Почти все произведения Ренуара, созданные с такой заботой о будущем, со временем выиграли. Разумеется, они не изменились. Просто мы смотрим на них другими глазами. Ренуар был слишком скромен, чтобы допустить, будто он опередил свое время. Однако, с тех пор как круг любителей искусств расширился и превосходит кружок «Медичи, Франциска I и прочих профессиональных или наследственных меценатов», время опережали все великие художники. Совершенно закономерно, что вкусы миллионов меняются медленнее, чем вкусы узкой группки людей, для которых обсуждения вопросов эстетики вошли в привычку, или сотни-другой афинских граждан, обсуждавших на Агоре произведения искусства. Эти избранные были подготовленными людьми, защищенными от той неприязненной реакции, которую обычно вызывает всякое новшество. Профессия критика возникла из необходимости объяснять непривычное массе, не обладающей необходимой подготовкой. Но по таинственному стечению обстоятельств случилось, что, с тех пор как возникла критика и особенно после ее развития в XIX веке, предсказания этой пифии чаще оказываются ложными, чем верными, и приговоры ее редко подтверждаются потомками. Делакруа смешали с грязью, импрессионистов презирали, кубистов прозвали шутниками. Даже Дидро изрекал ахинеи, а суждения Альфреда де Мюссе повергают в дрожь. Можно подумать, что критическая мысль никогда не уживалась с творческим величием. В конечном счете справедливый приговор выносит публика, но усваивает она медленно.

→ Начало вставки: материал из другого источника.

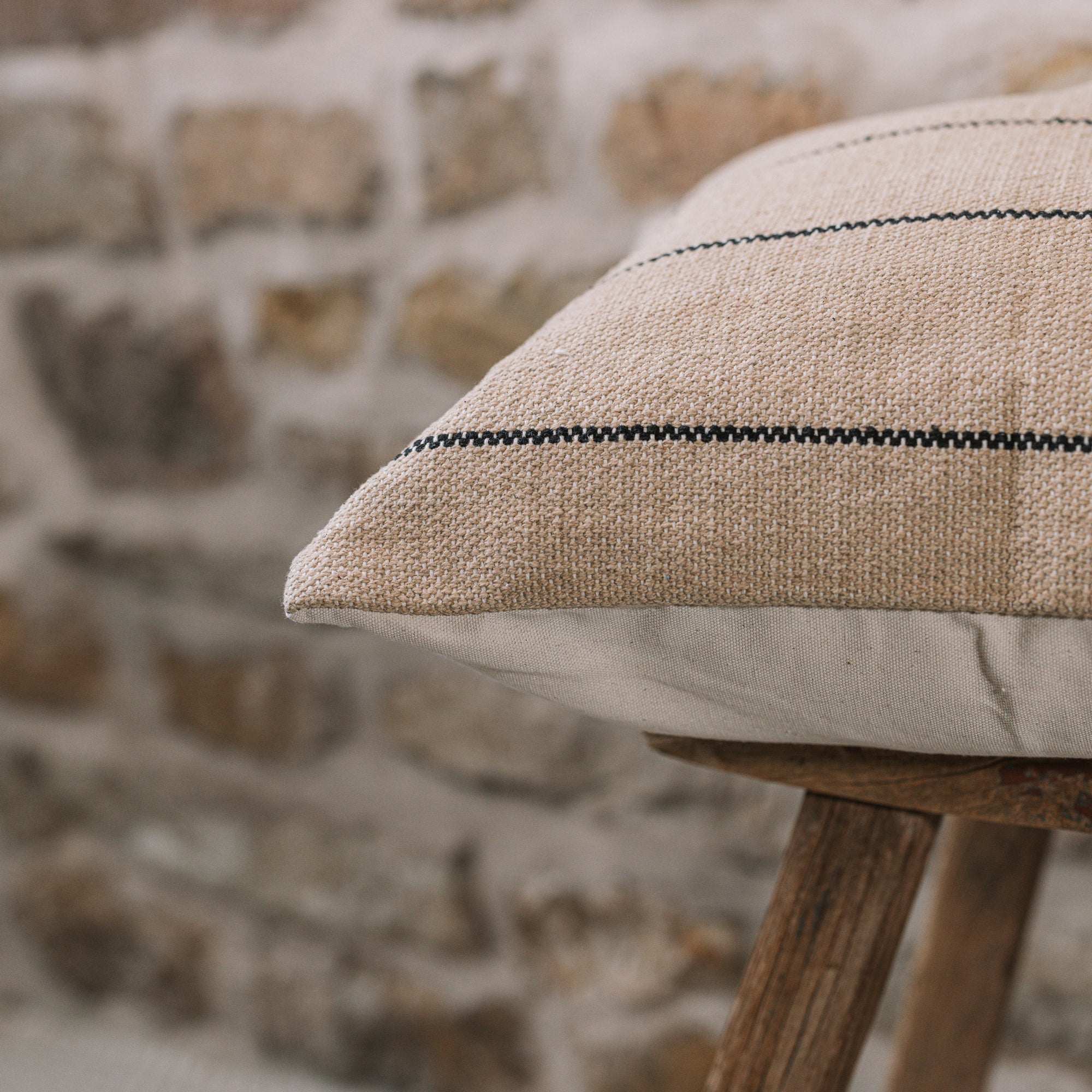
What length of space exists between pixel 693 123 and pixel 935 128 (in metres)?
0.41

Из общей массы возникают такие дилетанты, как Шоке, и в конечном счете они пробуждают остальных. Ренуара ужасали колебания и нерешительность, с которыми современное общество соглашается признать эволюцию искусства, литературы, музыки, вообще мысли. Он видел в них смерть западной цивилизации. Эту эволюцию задерживают нынешние средства распространения, например печать, обязанная давать читателям пищу, которая бы их не ошеломляла. Можно, разумеется, уединиться в башне из слоновой кости, с небольшой свитой почитателей, но тут Ренуар решительно восставал. «Это вскоре превращается во взаимное восхваление, и тогда — пропал!»

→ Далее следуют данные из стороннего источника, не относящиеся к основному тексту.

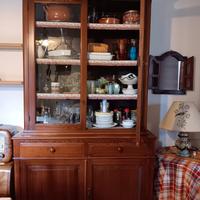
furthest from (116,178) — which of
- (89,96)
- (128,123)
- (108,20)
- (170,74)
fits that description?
(108,20)

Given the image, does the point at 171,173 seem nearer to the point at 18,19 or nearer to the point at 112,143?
the point at 112,143

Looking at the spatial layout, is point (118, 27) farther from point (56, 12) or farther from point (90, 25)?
point (56, 12)

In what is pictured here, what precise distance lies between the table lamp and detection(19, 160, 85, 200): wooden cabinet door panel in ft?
2.71

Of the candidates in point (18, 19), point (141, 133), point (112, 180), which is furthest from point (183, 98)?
point (18, 19)

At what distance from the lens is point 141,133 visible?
190 centimetres

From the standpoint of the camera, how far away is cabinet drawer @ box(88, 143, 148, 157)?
1836 mm

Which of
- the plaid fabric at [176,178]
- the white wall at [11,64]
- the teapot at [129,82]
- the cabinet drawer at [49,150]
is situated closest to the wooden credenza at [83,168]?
the cabinet drawer at [49,150]

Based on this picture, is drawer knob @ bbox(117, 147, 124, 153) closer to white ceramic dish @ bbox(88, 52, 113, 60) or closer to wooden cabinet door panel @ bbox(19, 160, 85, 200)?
wooden cabinet door panel @ bbox(19, 160, 85, 200)

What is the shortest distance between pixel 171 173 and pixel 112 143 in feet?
1.82

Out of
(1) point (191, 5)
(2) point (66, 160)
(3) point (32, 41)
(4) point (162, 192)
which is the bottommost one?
(4) point (162, 192)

Отец надеялся, что его произведения будут жить достаточно долго, чтобы дождаться такого благоприятного времени, когда их смогут оценить по-настоящему. Его желание, несомненно, осуществилось.

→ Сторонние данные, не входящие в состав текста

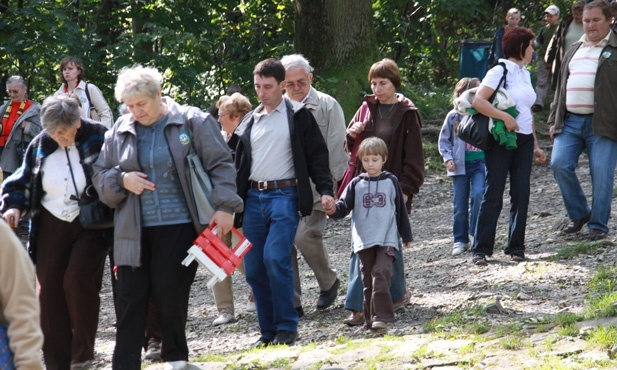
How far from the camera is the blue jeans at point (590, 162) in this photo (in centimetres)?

Я уже говорил о его красках и поставщике, жившем на улице Пигаль. Следует отметить, что Ренуар не доверял еще не доказавшим своей добротности химическим новинкам. Ему не нравился их «блеск», тогда как он добивался его получения посредством изобретаемых им контрастов. Краски у Мюллара растирались еще вручную. Я помню застекленную мастерскую, выходившую нижним этажом во двор: там можно было увидеть с десяток молодых женщин в белом, вертевших пестик в ступке.
В конце жизни Ренуар все реже пользовался холстами, натянутыми на подрамники определенного размера. Он ценил завоеванное им вместе с успехом преимущество свободного выбора того, что писать, а также размеров, которые отвечали его замыслам. Он покупал холст в рулонах, обычно метровой ширины, отрезал от куска портновскими ножницами, сколько ему хотелось, а затем прикреплял на доску кнопками. У него были широкие рулоны «для больших махин». Для портретов он все же иногда пользовался холстом, натянутым на подрамник установленных размеров. При этом он, мне кажется, вспоминал старинные рамы, которыми так восхищался и которые, в общем, всегда соответствовали ходовым номерам подрамников. На упреки своего старого друга Дюран-Рюэля в том, что он согласился сделать портрет одной дамы за бесценок, Ренуар ответил: «Она мне обещала поместить его в подлинную раму эпохи Людовика XV, которую я видел у Гровале!..»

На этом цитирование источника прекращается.